A powerful comment: “On grief …. You’ve described it perfectly. The pain of the loss and the hovering loneliness never leave. You just get used to them... [T]he loss of a spouse is not only the end of a married life and love; it is also the loss of a social life, of a lifestyle, plans, hopes, security and of self-identity. It is terrifying. It is chaos. It is despair. It is confusion. I have been enormously lucky in having been found by my new friends who have never known me as one half of a couple, but who accept me as just ‘me.’ And, there are many longer friendships that have survived and have kept me going. For those new and ‘older’ friendships, I am grateful.”
From a devoted follower of The Endgame: “‘Grief is the continuation of love’ reminded me of what Andrew Garfield said after losing his mother: ‘I hope this grief stays with me, because it's all the unexpressed love that I didn't get to tell her.’”( See Andrew Garfield on grief as the unexpressed love.)
A West Coast reader writes: “I think about (and feel) grief every day, it seems. The memory of people I’ve loved and who have died accompanies my every breath, no matter how long they’ve been gone. They populate my dreams (although not often enough) and I sometimes talk to them when I’m in need of advice. Recently, a friend died to whom I hadn’t spoken in some years. But she and I spent a formative, strange and enthusiastic decade together (our 20’s). She helped to shape me, until we fell out and never spoke again. Upon hearing of her death, I was prostrate with grief. This extreme reaction was a surprise to say the least, until I realized I was, in fact, mourning the death of my youth… The final paragraph of this week’s Endgame describes the transformation of grief over time beautifully.”
And from an Australian reader: “I’m not sure I agree with your statement that ‘grief is a mature emotion, not fully experienced by a child.’ A child’s experience of grief is different to an adult's but no less intense. Losing a parent as a child can lead to lifelong trauma. My father died when I was two years old. Unlike most 1950s fathers, he actively cared for me, changed nappies, fed, bathed me, etc. I don’t remember being told he’d died, but pictures of me before and after the event show a transition from a happy, smiling child to one who was always frowning and cranky... I lost a school friend when I was eleven, a cousin when I was fourteen, and then various friends and family over my adult years, culminating with my mother when I was 48. The grief I felt as an adult was no more intense than that I felt as a child.”

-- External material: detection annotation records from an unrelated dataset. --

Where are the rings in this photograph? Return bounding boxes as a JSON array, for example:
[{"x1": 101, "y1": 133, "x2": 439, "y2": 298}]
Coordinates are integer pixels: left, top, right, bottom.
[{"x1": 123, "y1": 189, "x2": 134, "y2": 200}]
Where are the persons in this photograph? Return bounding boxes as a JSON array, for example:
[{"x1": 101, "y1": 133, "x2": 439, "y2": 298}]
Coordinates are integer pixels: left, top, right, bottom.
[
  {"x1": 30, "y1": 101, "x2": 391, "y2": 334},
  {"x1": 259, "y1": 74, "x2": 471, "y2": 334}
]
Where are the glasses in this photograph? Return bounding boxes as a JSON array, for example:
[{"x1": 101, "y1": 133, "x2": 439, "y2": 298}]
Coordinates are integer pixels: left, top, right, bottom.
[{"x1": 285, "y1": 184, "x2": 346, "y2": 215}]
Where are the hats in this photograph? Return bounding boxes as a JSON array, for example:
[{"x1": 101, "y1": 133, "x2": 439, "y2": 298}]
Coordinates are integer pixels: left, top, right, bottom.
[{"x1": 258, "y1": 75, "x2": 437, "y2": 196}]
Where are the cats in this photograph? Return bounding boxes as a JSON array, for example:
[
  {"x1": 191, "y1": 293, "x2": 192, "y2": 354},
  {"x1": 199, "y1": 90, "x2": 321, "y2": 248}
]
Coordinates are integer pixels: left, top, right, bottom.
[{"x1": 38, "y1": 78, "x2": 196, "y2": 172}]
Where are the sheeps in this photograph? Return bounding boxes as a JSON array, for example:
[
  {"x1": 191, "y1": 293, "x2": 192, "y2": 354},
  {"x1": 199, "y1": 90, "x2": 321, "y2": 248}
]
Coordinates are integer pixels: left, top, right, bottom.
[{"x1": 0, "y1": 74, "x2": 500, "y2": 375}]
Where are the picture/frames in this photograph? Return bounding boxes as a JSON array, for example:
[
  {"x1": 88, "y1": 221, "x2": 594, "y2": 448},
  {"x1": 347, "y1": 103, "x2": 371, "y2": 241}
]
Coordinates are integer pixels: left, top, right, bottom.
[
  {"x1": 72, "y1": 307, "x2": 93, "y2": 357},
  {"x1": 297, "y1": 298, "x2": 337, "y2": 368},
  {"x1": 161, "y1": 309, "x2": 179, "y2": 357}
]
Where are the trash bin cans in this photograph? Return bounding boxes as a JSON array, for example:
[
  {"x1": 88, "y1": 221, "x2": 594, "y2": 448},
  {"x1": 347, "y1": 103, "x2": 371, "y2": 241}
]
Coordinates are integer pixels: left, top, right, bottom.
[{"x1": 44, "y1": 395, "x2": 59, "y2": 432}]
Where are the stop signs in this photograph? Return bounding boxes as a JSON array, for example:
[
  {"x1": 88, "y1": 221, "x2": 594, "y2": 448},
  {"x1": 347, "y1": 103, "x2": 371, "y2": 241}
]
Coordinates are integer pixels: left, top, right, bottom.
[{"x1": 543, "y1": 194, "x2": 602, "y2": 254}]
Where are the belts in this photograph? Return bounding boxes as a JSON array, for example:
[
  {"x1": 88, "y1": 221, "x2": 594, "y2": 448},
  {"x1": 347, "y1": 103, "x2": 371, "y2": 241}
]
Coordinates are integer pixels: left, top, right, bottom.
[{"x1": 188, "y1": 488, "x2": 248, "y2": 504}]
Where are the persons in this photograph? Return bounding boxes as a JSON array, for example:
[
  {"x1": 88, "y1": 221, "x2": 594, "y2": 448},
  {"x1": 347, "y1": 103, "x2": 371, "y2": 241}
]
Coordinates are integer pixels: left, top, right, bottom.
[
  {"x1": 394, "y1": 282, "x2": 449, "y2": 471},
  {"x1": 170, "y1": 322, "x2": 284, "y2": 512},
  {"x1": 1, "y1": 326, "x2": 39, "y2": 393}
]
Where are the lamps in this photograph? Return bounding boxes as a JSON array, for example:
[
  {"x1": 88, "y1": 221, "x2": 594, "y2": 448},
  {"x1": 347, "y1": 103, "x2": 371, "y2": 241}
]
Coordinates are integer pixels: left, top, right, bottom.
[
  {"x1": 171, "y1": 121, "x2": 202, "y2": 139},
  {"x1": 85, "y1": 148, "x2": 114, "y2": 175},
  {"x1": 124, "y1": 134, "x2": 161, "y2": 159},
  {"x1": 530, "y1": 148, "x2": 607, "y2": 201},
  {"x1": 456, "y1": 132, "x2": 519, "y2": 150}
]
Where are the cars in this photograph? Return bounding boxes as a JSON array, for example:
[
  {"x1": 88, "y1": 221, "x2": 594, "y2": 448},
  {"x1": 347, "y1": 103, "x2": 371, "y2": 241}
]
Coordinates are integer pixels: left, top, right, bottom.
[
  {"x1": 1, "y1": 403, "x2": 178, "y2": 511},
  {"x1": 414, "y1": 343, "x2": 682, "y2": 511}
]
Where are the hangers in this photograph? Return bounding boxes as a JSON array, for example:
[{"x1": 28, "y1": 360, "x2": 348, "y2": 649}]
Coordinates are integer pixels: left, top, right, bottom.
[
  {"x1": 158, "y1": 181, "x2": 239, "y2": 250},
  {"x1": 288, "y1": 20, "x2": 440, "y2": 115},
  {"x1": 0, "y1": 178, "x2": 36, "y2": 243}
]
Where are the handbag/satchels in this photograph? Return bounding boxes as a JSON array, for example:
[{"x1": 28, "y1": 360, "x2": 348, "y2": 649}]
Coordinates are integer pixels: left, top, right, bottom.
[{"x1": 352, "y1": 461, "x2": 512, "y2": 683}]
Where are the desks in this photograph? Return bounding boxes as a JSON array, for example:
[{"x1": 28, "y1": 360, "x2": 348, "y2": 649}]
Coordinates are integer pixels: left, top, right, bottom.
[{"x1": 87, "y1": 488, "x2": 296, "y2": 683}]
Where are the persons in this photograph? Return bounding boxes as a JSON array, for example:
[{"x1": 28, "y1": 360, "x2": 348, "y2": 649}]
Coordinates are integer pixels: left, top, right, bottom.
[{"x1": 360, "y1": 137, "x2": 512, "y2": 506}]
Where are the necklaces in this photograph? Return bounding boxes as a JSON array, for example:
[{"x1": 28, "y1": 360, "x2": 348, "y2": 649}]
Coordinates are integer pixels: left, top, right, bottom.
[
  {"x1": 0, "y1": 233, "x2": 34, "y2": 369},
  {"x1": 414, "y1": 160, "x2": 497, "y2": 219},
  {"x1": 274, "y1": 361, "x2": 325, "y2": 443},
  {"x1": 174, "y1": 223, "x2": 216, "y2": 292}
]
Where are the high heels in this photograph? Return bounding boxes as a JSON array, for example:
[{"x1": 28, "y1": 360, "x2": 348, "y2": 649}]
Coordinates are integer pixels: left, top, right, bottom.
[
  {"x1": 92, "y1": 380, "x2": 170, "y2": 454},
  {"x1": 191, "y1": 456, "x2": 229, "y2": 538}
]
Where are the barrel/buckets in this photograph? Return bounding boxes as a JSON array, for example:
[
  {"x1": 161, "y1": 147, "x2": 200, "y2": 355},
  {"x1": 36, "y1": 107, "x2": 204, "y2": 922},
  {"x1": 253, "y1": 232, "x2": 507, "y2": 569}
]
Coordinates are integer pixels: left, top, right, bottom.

Very contemplative review at this time of the year. For me, I stopped "would've could've should've" a while ago. I'm going to keep on going until I can't. Happy travels.
Very nice piece, Philip, and one that resonates powerfully with me due to my reluctant return to Canada from graduate school in London so many decades ago. But guess I put the lie to Thomas Wolfe's famous line, "You can never go go home again." I am very very happy I returned.